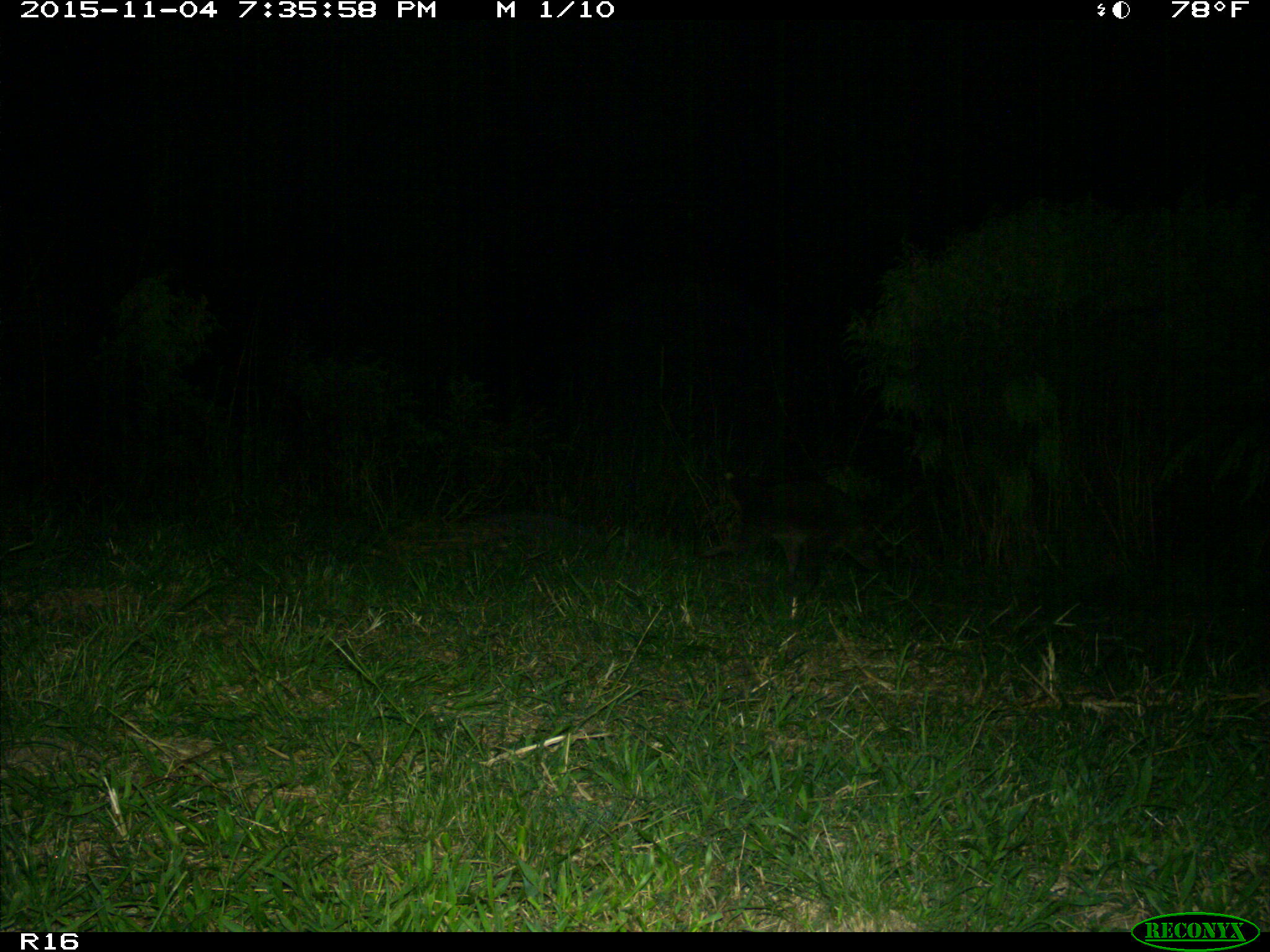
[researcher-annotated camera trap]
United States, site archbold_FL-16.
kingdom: Animalia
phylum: Chordata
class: Mammalia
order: Carnivora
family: Procyonidae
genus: Procyon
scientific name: Procyon lotor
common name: common raccoon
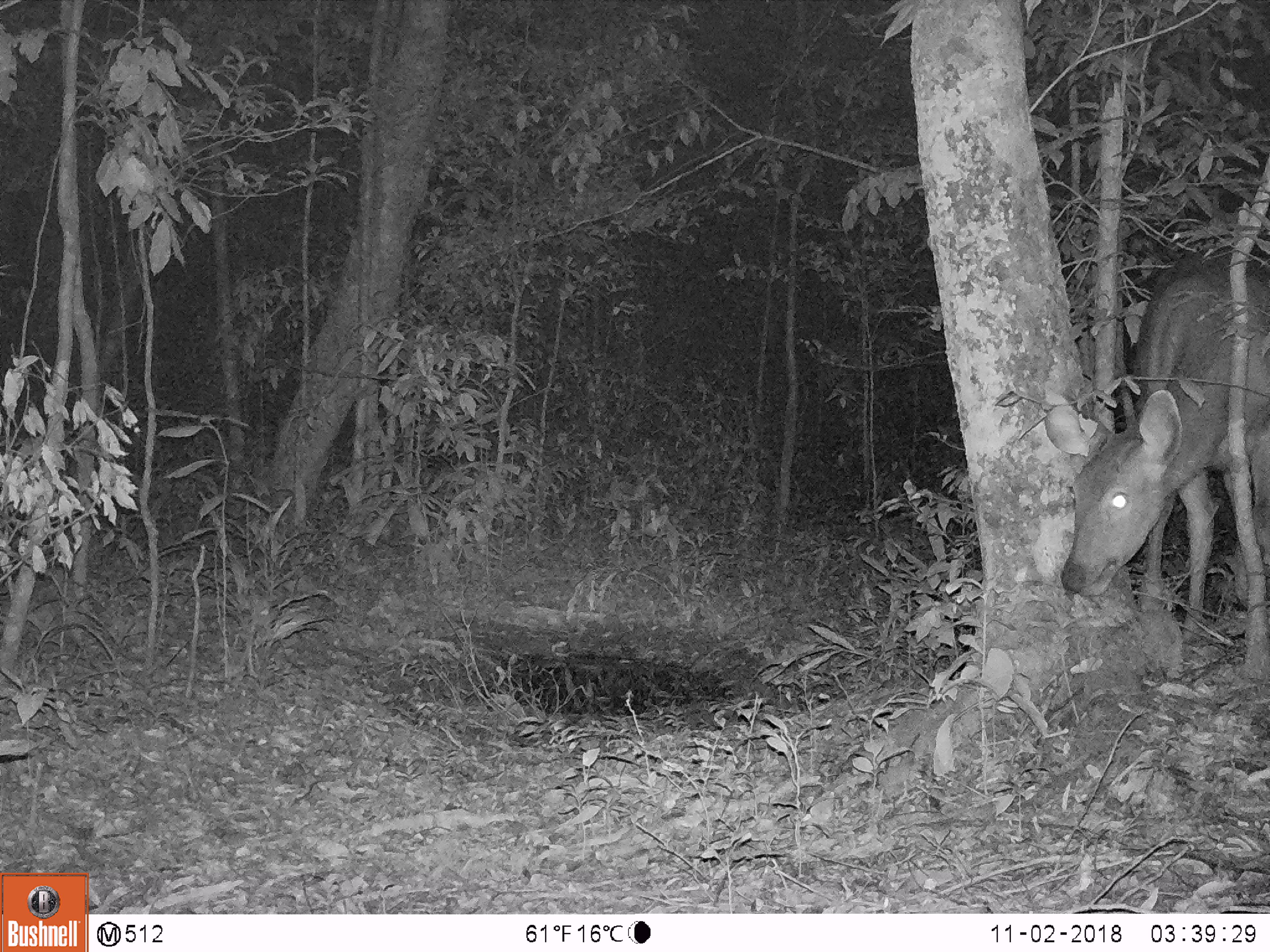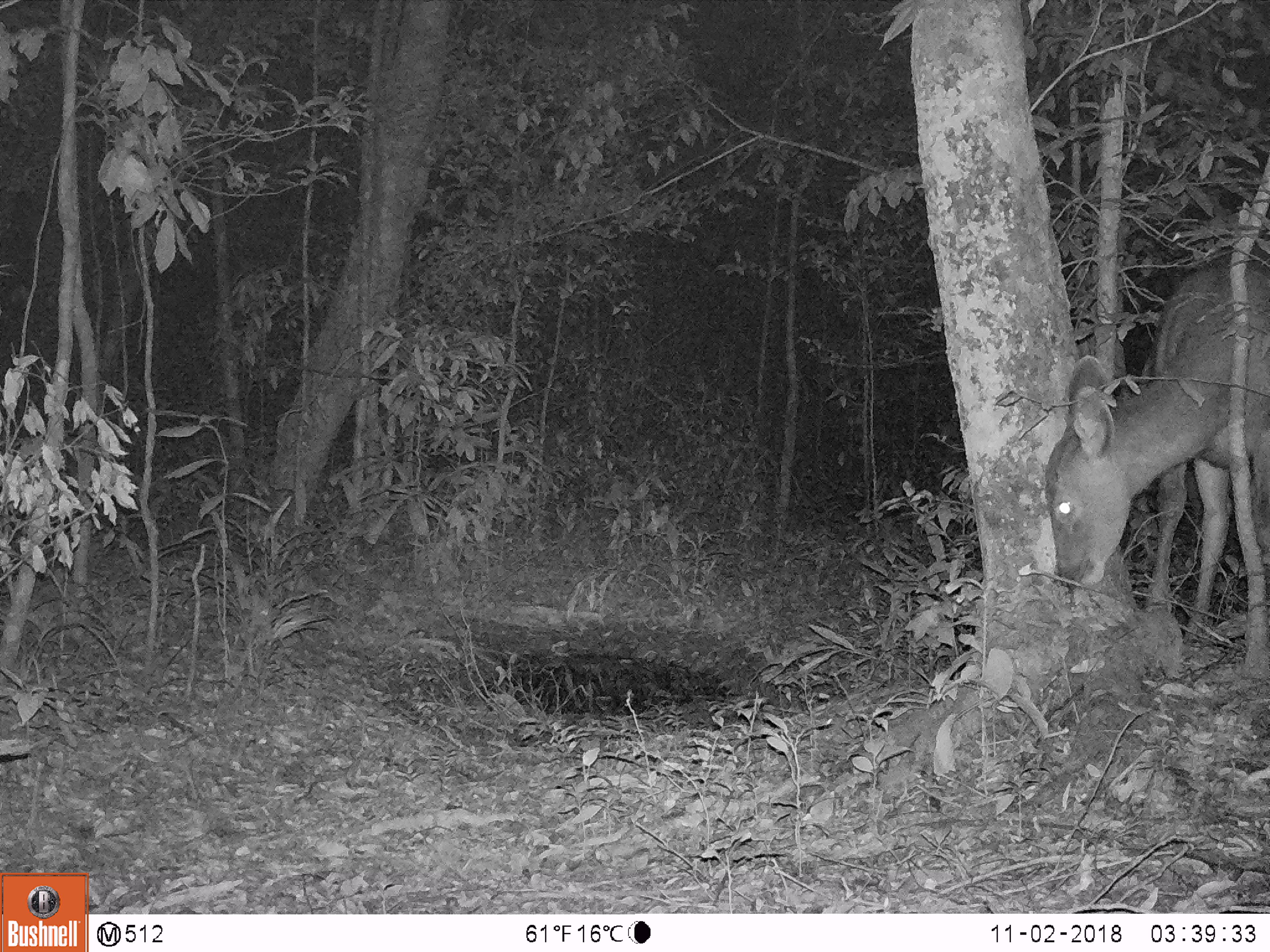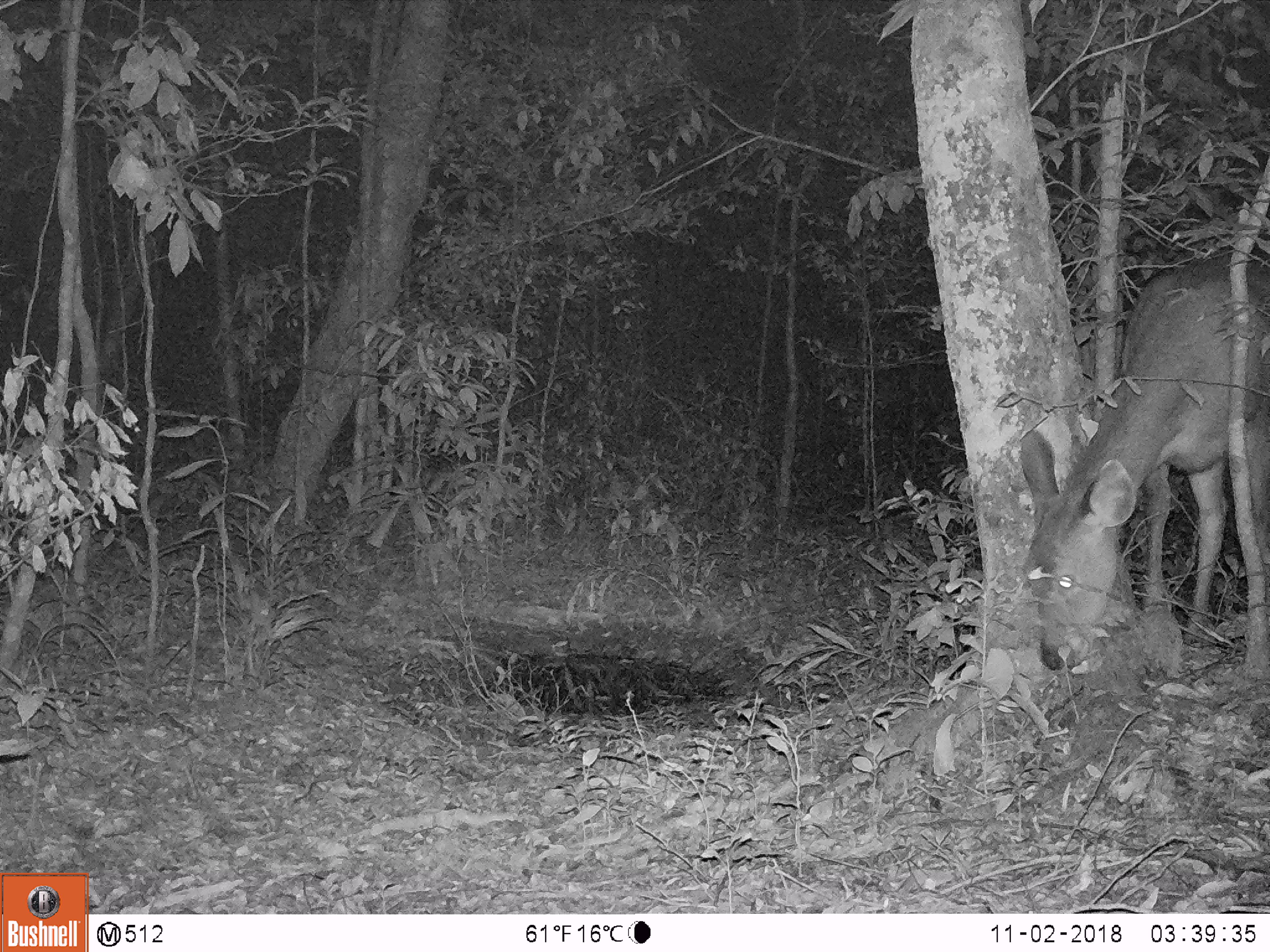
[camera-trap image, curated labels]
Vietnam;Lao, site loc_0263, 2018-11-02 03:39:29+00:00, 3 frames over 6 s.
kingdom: Animalia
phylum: Chordata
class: Mammalia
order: Artiodactyla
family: Cervidae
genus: Rusa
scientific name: Rusa unicolor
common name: sambar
Sambar (Rusa unicolor). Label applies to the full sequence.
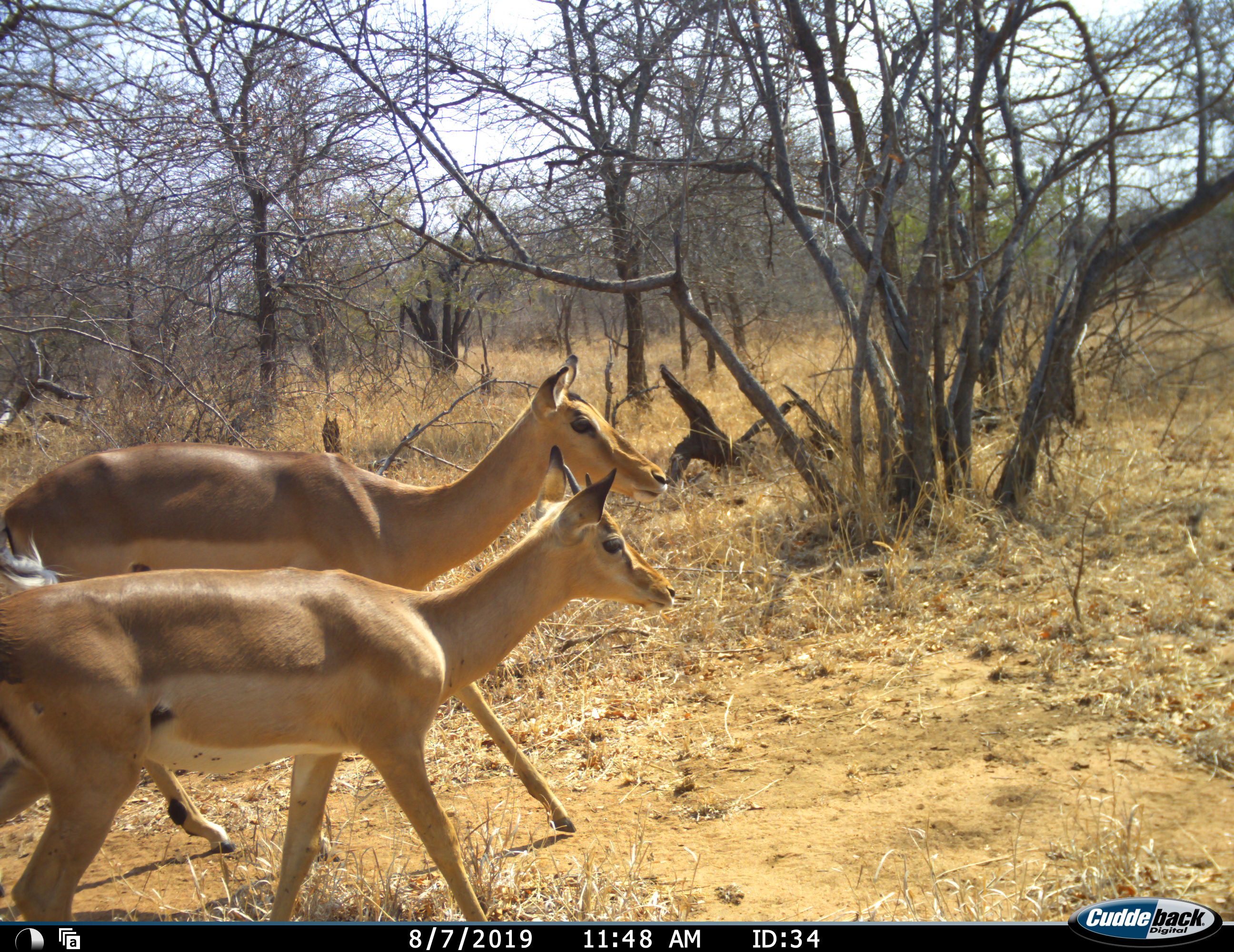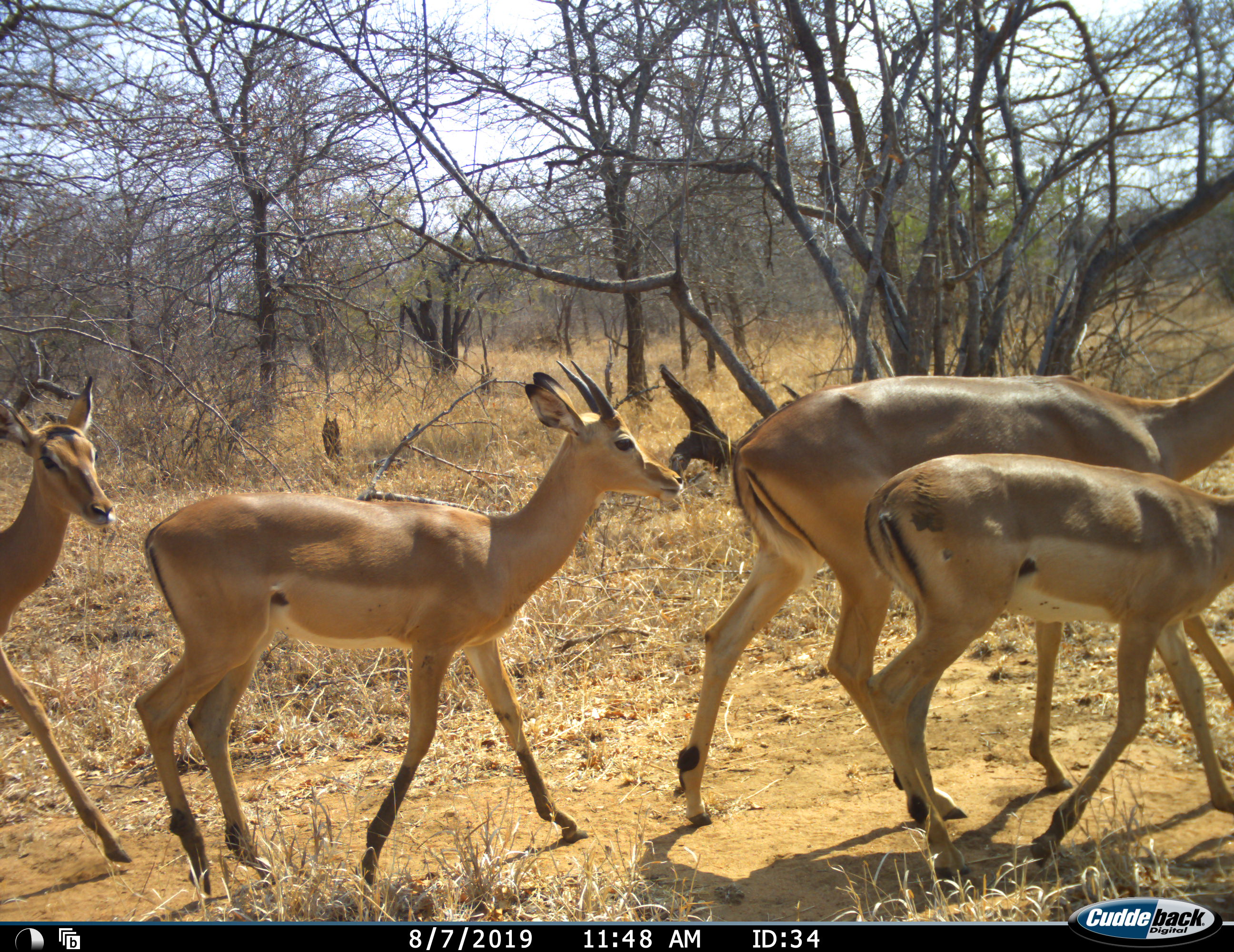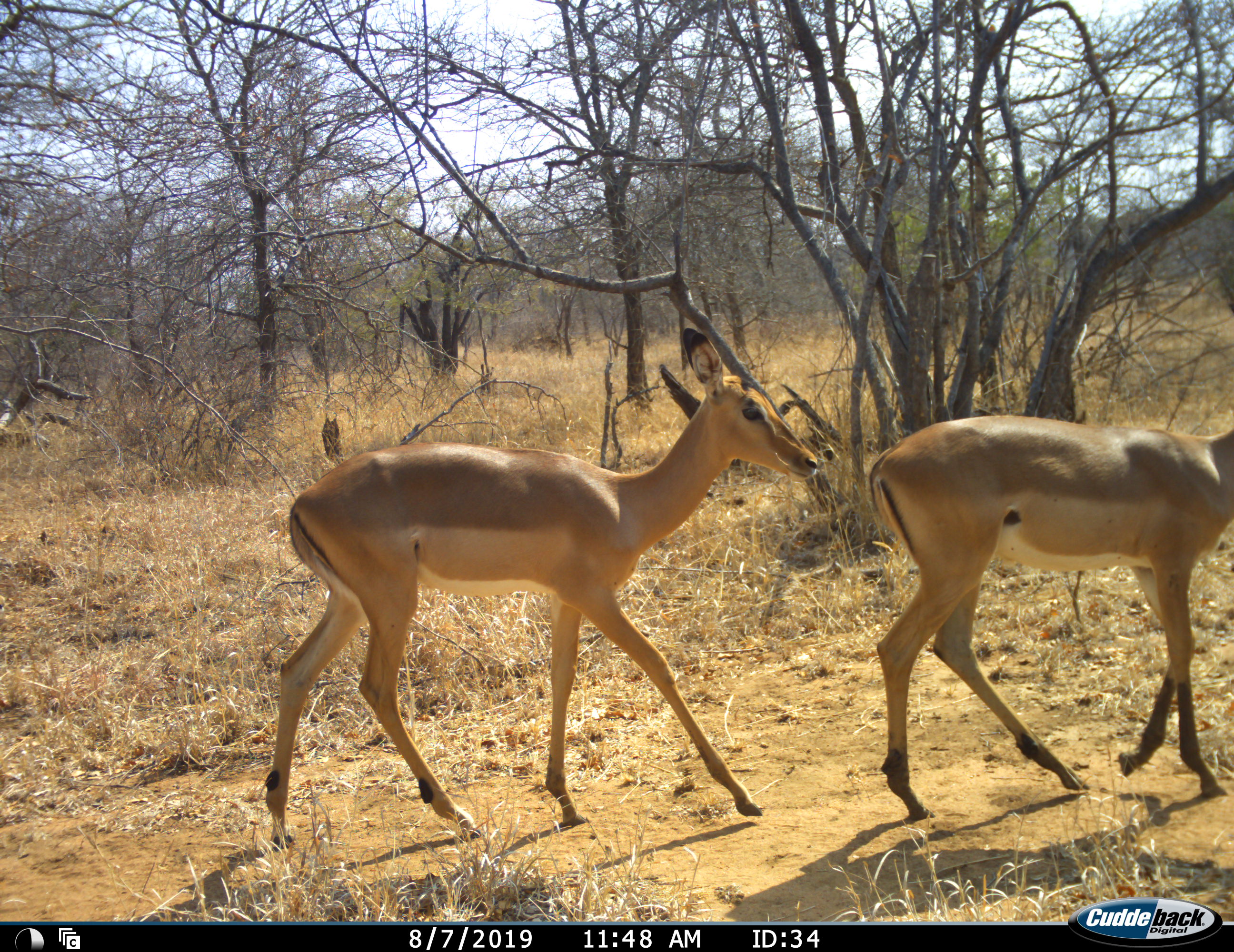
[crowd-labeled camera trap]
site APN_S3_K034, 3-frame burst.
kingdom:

Work item
Only text belongs in the copy: repeat each line of the data exactly and leave out the pictures.

The answer
[researcher-annotated camera trap]
United States, site archbold_FL-16.
kingdom: Animalia
phylum: Chordata
class: Mammalia
order: Carnivora
family: Procyonidae
genus: Procyon
scientific name: Procyon lotor
common name: common raccoon
[camera-trap image, curated labels]
Vietnam;Lao, site loc_0263, 2018-11-02 03:39:29+00:00, 3 frames over 6 s.
kingdom: Animalia
phylum: Chordata
class: Mammalia
order: Artiodactyla
family: Cervidae
genus: Rusa
scientific name: Rusa unicolor
common name: sambar
Sambar (Rusa unicolor). Label applies to the full sequence.
[crowd-labeled camera trap]
site APN_S3_K034, 3-frame burst.
kingdom:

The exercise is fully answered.